**WHAT THE TASK REQUIRES:** From the data below, return each line in which the string "true" is found.

Records excerpted from a collection:
---+---

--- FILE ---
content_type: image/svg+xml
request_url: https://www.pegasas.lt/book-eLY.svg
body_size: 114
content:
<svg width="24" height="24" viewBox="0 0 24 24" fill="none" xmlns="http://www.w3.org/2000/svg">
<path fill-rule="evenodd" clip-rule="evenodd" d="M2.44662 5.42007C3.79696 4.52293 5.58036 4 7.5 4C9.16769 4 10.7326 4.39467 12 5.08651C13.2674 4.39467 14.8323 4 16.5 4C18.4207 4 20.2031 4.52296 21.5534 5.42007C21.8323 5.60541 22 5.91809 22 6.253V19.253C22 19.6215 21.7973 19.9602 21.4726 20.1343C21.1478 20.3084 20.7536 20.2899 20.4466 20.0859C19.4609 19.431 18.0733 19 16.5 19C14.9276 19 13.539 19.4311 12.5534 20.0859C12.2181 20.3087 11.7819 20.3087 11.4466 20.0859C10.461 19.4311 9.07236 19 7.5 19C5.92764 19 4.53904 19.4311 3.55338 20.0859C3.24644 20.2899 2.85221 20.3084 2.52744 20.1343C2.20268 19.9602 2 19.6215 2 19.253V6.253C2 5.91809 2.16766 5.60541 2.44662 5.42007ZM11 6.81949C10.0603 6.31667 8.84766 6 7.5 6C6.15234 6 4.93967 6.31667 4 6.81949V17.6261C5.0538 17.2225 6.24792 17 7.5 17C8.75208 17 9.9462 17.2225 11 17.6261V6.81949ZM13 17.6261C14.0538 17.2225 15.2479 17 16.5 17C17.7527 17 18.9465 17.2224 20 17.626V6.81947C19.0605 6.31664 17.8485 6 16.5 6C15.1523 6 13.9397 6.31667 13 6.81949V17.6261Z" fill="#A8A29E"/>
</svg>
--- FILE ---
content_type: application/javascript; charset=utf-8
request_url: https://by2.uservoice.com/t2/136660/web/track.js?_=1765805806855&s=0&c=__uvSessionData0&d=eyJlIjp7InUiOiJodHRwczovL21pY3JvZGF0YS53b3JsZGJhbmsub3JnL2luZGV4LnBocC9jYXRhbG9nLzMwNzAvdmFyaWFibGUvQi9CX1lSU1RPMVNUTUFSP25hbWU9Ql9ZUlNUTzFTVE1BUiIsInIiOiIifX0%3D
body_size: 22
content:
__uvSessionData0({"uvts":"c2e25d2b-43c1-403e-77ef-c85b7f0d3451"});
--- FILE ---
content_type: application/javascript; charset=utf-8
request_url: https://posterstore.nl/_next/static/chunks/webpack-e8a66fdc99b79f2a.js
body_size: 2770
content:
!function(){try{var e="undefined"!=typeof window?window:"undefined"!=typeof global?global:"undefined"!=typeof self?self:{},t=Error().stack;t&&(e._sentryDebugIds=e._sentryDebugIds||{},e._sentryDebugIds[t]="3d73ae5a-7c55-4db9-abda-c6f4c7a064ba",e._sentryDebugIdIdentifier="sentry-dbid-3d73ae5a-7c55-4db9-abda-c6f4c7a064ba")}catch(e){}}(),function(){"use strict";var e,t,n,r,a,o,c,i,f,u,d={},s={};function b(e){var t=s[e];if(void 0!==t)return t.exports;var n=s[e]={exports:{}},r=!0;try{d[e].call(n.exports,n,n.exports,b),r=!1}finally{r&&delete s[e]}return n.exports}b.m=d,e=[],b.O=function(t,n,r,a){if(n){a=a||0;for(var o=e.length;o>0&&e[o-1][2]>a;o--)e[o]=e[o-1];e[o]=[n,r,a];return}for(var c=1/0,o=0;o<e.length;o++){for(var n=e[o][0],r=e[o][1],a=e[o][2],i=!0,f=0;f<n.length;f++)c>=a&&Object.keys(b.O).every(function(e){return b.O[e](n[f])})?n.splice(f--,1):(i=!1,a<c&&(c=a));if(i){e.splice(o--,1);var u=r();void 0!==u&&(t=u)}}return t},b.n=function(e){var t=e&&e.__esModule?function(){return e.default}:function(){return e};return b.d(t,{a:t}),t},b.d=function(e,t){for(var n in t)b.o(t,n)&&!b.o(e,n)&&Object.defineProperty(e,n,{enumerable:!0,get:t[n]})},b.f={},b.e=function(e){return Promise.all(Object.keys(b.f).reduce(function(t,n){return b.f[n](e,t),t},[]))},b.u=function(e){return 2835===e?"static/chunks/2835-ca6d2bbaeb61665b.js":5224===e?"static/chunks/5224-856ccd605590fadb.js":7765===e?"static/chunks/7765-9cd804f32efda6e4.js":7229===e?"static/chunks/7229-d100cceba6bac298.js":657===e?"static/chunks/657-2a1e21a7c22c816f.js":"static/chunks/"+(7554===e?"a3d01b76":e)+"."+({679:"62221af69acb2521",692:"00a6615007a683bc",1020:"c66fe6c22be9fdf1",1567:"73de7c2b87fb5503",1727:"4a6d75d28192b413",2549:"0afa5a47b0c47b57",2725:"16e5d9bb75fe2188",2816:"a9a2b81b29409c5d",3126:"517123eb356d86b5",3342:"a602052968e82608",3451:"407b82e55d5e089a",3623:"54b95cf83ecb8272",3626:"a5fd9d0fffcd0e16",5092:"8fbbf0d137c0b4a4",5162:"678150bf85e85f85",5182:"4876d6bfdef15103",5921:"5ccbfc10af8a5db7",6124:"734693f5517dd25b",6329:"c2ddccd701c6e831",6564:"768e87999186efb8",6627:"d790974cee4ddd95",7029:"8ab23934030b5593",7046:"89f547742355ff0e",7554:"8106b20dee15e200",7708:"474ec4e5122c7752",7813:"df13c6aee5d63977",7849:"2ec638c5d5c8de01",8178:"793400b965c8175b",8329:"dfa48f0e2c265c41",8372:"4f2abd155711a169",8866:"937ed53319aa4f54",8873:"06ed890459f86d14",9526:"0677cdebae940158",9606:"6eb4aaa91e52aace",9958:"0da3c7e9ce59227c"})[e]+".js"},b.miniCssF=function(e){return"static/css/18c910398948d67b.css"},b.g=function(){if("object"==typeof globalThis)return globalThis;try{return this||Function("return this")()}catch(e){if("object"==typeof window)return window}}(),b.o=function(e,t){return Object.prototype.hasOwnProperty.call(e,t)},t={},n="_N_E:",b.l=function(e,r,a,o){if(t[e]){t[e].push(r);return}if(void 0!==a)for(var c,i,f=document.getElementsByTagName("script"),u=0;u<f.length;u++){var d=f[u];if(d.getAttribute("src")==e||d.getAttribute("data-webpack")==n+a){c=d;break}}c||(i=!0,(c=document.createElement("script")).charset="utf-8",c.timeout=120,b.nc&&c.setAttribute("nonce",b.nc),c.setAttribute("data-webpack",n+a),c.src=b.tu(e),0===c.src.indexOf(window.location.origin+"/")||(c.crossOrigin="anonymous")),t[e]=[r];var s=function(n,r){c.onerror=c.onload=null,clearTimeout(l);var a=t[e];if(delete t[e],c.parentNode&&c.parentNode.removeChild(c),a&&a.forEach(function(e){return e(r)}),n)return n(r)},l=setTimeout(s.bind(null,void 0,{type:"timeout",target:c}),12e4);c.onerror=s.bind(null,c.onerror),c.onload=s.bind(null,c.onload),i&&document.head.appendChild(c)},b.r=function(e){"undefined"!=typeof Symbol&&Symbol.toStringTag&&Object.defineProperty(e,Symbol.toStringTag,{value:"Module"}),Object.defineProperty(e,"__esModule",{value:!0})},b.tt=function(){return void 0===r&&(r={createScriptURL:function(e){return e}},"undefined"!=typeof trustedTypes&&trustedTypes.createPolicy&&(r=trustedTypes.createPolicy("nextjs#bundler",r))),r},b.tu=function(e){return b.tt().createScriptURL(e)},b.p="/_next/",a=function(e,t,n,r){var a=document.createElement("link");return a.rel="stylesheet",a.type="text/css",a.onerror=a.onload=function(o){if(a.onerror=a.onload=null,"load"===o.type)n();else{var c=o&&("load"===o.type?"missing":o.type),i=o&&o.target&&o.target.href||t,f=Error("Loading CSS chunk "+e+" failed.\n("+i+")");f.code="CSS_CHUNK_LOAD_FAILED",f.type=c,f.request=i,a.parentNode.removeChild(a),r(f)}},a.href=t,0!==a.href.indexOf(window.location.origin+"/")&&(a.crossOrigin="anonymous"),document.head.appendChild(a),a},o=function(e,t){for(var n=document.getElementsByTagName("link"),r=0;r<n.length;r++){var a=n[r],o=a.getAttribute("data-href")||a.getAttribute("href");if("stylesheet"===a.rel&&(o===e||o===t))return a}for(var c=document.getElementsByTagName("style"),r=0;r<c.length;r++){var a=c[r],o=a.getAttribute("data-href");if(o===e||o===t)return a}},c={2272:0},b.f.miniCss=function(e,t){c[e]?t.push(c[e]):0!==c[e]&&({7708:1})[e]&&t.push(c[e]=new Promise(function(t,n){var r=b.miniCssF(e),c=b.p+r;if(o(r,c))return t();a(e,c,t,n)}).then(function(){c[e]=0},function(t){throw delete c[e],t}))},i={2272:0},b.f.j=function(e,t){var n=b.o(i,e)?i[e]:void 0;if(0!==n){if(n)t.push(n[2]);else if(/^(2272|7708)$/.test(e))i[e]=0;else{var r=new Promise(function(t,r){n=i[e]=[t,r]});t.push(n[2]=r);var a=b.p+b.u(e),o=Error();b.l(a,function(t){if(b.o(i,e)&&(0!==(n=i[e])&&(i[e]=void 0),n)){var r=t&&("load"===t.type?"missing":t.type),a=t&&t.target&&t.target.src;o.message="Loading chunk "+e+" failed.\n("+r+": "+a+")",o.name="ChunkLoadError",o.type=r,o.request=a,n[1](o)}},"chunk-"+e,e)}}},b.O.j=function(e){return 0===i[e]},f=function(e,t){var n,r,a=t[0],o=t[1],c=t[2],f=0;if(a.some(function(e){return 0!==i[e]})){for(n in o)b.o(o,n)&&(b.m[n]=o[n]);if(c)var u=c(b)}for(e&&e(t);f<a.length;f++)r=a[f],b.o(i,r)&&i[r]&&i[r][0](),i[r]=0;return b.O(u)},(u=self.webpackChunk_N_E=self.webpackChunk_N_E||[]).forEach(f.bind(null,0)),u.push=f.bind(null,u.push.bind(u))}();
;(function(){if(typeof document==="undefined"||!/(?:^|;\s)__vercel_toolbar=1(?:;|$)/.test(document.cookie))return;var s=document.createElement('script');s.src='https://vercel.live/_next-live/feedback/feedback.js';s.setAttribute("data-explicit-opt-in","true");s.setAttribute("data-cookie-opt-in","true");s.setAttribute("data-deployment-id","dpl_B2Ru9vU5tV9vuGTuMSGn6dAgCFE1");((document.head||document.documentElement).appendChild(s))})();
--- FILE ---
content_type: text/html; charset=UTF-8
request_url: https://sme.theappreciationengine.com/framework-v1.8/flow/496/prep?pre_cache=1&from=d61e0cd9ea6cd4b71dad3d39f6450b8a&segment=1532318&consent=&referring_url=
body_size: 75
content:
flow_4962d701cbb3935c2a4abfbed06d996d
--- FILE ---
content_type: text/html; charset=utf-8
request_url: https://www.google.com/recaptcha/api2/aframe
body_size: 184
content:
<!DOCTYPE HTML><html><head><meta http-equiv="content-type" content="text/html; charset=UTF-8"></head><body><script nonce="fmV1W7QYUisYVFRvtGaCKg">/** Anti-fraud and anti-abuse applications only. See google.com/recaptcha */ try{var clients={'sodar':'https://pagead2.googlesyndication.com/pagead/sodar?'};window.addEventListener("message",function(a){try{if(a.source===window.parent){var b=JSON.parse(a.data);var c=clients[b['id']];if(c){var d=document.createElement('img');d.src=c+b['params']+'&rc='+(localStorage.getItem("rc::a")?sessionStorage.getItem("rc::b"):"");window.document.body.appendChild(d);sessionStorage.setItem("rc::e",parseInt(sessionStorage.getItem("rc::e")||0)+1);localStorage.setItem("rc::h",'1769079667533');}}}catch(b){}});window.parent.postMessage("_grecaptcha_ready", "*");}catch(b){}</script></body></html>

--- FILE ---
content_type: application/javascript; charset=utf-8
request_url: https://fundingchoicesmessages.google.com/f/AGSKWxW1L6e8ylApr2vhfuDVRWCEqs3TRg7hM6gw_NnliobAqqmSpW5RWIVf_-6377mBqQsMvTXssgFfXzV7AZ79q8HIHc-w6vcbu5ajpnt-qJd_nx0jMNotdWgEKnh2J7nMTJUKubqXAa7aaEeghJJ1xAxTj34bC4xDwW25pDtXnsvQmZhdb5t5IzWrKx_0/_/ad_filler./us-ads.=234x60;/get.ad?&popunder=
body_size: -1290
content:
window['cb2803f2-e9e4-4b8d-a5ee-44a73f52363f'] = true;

---+---

**WRITTEN ANSWER:**
;(function(){if(typeof document==="undefined"||!/(?:^|;\s)__vercel_toolbar=1(?:;|$)/.test(document.cookie))return;var s=document.createElement('script');s.src='https://vercel.live/_next-live/feedback/feedback.js';s.setAttribute("data-explicit-opt-in","true");s.setAttribute("data-cookie-opt-in","true");s.setAttribute("data-deployment-id","dpl_B2Ru9vU5tV9vuGTuMSGn6dAgCFE1");((document.head||document.documentElement).appendChild(s))})();
window['cb2803f2-e9e4-4b8d-a5ee-44a73f52363f'] = true;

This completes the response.